Wan2.1 is a comprehensive and open suite of video foundation models that pushes the boundaries of video generation. The model release includes 4 different model variants and three different pipelines for Text to Video, Image to Video and Video to Video.

  • Wan-AI/Wan2.1-T2V-1.3B-Diffusers
  • Wan-AI/Wan2.1-T2V-14B-Diffusers
  • Wan-AI/Wan2.1-I2V-14B-480P-Diffusers
  • Wan-AI/Wan2.1-I2V-14B-720P-Diffusers

Check out the docs here to learn more.

LTX Video 0.9.5

LTX Video 0.9.5 is the updated version of the super-fast LTX Video model series. The latest model introduces additional conditioning options, such as keyframe-based animation and video extension (both forward and backward).

To support these additional conditioning inputs, we’ve introduced the LTXConditionPipeline and LTXVideoCondition object.

To learn more about the usage, check out the docs here.

Hunyuan Image to Video

Hunyuan utilizes a pre-trained Multimodal Large Language Model (MLLM) with a Decoder-Only architecture as the text encoder. The input image is processed by the MLLM to generate semantic image tokens. These tokens are then concatenated with the video latent tokens, enabling comprehensive full-attention computation across the combined data and seamlessly integrating information from both the image and its associated caption.

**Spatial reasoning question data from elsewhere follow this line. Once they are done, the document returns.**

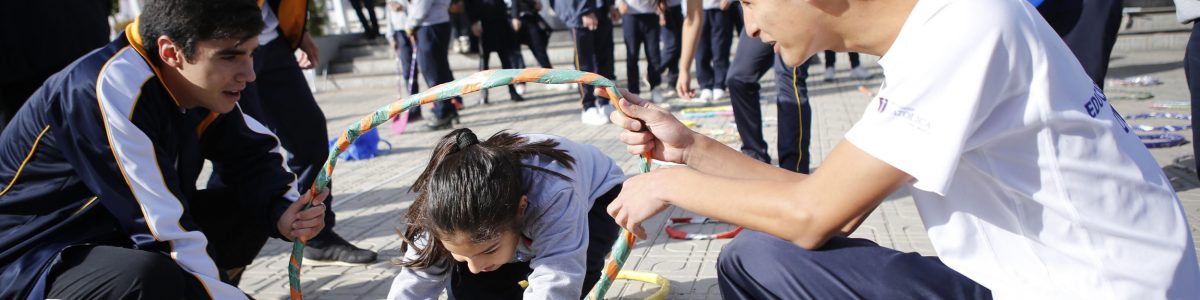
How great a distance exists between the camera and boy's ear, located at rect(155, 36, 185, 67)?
8.31ft

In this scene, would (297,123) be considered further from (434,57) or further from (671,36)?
(671,36)

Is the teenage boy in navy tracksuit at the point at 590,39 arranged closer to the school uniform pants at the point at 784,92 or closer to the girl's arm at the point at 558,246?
the school uniform pants at the point at 784,92

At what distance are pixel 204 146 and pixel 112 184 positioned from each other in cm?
72

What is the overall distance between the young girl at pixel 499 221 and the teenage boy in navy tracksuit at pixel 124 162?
0.59m

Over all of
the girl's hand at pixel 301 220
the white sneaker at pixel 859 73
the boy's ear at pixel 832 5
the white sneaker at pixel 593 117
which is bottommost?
the white sneaker at pixel 859 73

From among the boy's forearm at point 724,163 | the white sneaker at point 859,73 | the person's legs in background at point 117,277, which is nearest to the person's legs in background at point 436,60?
the white sneaker at point 859,73

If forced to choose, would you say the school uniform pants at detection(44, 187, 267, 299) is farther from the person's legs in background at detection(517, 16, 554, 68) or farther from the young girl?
the person's legs in background at detection(517, 16, 554, 68)

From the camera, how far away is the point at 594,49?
8.33 meters

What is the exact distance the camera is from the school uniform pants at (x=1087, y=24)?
12.2ft

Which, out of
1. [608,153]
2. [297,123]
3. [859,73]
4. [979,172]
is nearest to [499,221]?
[979,172]

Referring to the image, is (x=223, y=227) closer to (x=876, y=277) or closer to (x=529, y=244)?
(x=529, y=244)

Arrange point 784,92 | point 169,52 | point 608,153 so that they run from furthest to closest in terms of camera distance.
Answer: point 608,153
point 784,92
point 169,52

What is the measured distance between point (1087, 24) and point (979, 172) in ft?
8.74

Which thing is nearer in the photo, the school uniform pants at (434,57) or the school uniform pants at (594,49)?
the school uniform pants at (594,49)
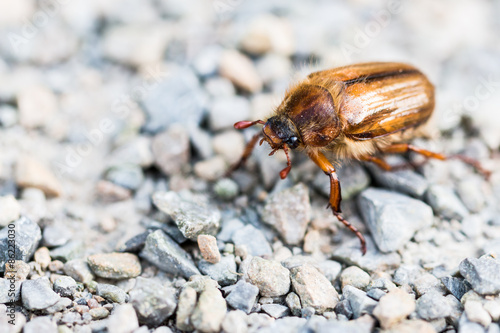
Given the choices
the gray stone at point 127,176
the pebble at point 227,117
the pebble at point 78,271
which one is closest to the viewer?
the pebble at point 78,271

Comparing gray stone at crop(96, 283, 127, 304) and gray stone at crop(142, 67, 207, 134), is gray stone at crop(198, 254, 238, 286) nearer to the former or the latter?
gray stone at crop(96, 283, 127, 304)

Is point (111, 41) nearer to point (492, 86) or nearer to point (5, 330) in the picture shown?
point (5, 330)

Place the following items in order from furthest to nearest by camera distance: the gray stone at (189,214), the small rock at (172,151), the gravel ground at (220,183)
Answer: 1. the small rock at (172,151)
2. the gray stone at (189,214)
3. the gravel ground at (220,183)

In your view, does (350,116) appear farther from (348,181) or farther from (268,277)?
(268,277)

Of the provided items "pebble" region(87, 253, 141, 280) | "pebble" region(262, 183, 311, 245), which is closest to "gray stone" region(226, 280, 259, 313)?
"pebble" region(262, 183, 311, 245)

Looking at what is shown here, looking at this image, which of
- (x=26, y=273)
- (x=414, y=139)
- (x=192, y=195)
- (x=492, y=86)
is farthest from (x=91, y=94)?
(x=492, y=86)

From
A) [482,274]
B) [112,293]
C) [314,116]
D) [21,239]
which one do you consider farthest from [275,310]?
[21,239]

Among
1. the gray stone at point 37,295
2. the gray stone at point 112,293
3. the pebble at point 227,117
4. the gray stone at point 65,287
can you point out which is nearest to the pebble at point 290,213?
the pebble at point 227,117

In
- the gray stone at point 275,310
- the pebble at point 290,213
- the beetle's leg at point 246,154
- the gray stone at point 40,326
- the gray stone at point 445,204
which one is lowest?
the gray stone at point 40,326

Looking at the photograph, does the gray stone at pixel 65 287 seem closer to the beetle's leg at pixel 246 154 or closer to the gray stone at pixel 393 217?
the beetle's leg at pixel 246 154
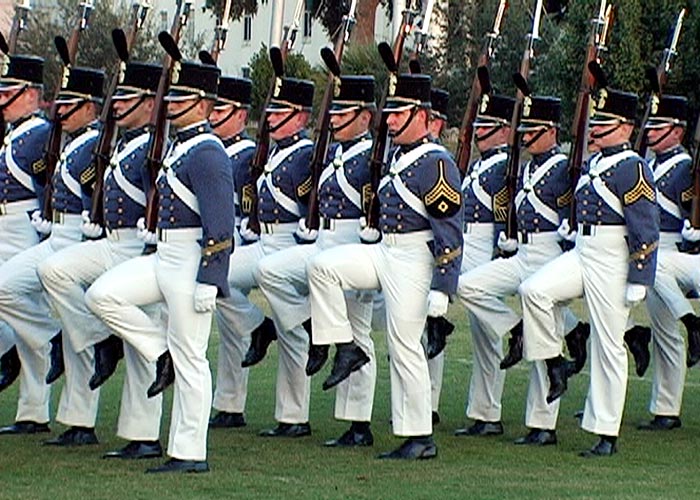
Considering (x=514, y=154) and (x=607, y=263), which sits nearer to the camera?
(x=607, y=263)

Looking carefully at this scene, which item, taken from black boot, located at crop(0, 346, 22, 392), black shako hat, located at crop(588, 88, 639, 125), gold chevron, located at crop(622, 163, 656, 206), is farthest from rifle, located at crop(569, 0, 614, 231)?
black boot, located at crop(0, 346, 22, 392)

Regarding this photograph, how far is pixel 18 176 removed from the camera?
42.3ft

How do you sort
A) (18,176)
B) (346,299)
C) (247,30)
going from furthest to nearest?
(247,30) → (18,176) → (346,299)

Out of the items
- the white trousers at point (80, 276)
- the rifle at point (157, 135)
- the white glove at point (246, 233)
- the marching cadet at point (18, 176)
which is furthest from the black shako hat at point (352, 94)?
the marching cadet at point (18, 176)

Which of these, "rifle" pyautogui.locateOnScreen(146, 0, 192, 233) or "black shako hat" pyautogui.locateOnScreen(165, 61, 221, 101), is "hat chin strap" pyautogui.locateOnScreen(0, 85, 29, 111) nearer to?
"rifle" pyautogui.locateOnScreen(146, 0, 192, 233)

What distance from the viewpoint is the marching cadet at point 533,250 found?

To learn more, check out the docs here.

Others

New Pipelines for Image Generation

Sana-Sprint

SANA-Sprint is an efficient diffusion model for ultra-fast text-to-image generation. SANA-Sprint is built on a pre-trained foundation model and augmented with hybrid distillation, dramatically reducing inference steps from 20 to 1-4, rivaling the quality of models like Flux.

Shoutout to @lawrence-cj for their help and guidance on this PR.

Check out the pipeline docs of SANA-Sprint to learn more.

Lumina2

Lumina-Image-2.0 is a 2B parameter flow-based diffusion transformer for text-to-image generation released under the Apache 2.0 license.

Check out the docs to learn more. Thanks to @zhuole1025 for contributing this through this PR.

One can also LoRA fine-tune Lumina2, taking advantage of its Apach2.0 licensing. Check out the guide for more details.

Omnigen

OmniGen is a unified image generation model that can handle multiple tasks including text-to-image, image editing, subject-driven generation, and various computer vision tasks within a single framework. The model consists of a VAE, and a single transformer based on Phi-3 that handles text and image encoding as well as the diffusion process.

Check out the docs to learn more about OmniGen. Thanks to @staoxiao for contributing OmniGen in this PR.

Others

New Memory Optimizations

Layerwise Casting

PyTorch supports torch.float8_e4m3fn and torch.float8_e5m2 as weight storage dtypes, but they can’t be used for computation on many devices due to unimplemented kernel support.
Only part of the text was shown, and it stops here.